═════ Dataset entries ═════

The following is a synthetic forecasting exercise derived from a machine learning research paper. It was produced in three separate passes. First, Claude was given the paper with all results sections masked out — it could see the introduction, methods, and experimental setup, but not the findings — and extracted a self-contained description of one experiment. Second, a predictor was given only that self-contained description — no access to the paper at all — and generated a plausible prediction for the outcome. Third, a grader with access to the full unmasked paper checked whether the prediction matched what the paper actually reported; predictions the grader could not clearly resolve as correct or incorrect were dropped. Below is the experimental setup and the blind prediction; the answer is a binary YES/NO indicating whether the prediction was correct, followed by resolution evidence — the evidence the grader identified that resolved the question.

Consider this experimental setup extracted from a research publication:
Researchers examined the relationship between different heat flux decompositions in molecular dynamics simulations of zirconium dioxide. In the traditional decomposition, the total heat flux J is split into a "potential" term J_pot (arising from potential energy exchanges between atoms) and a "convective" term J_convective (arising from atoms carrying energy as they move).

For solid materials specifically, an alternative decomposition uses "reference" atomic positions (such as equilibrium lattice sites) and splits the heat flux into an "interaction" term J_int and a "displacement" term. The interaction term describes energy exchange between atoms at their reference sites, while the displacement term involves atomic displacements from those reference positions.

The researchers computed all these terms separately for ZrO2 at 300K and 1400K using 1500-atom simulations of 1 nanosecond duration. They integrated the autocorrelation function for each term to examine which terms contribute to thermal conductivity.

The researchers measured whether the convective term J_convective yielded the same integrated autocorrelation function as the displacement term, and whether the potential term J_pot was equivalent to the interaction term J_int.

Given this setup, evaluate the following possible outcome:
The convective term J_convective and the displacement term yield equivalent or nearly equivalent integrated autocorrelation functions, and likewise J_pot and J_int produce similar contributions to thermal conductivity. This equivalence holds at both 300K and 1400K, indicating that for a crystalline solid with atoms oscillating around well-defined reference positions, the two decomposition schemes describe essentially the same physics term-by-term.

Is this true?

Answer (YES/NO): NO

═════

## About this exercise
Repeat the full set of records above character for character.

## Task result
The following is a synthetic forecasting exercise derived from a machine learning research paper. It was produced in three separate passes. First, Claude was given the paper with all results sections masked out — it could see the introduction, methods, and experimental setup, but not the findings — and extracted a self-contained description of one experiment. Second, a predictor was given only that self-contained description — no access to the paper at all — and generated a plausible prediction for the outcome. Third, a grader with access to the full unmasked paper checked whether the prediction matched what the paper actually reported; predictions the grader could not clearly resolve as correct or incorrect were dropped. Below is the experimental setup and the blind prediction; the answer is a binary YES/NO indicating whether the prediction was correct, followed by resolution evidence — the evidence the grader identified that resolved the question.

Consider this experimental setup extracted from a research publication:
Researchers examined the relationship between different heat flux decompositions in molecular dynamics simulations of zirconium dioxide. In the traditional decomposition, the total heat flux J is split into a "potential" term J_pot (arising from potential energy exchanges between atoms) and a "convective" term J_convective (arising from atoms carrying energy as they move).

For solid materials specifically, an alternative decomposition uses "reference" atomic positions (such as equilibrium lattice sites) and splits the heat flux into an "interaction" term J_int and a "displacement" term. The interaction term describes energy exchange between atoms at their reference sites, while the displacement term involves atomic displacements from those reference positions.

The researchers computed all these terms separately for ZrO2 at 300K and 1400K using 1500-atom simulations of 1 nanosecond duration. They integrated the autocorrelation function for each term to examine which terms contribute to thermal conductivity.

The researchers measured whether the convective term J_convective yielded the same integrated autocorrelation function as the displacement term, and whether the potential term J_pot was equivalent to the interaction term J_int.

Given this setup, evaluate the following possible outcome:
The convective term J_convective and the displacement term yield equivalent or nearly equivalent integrated autocorrelation functions, and likewise J_pot and J_int produce similar contributions to thermal conductivity. This equivalence holds at both 300K and 1400K, indicating that for a crystalline solid with atoms oscillating around well-defined reference positions, the two decomposition schemes describe essentially the same physics term-by-term.

Is this true?

Answer (YES/NO): NO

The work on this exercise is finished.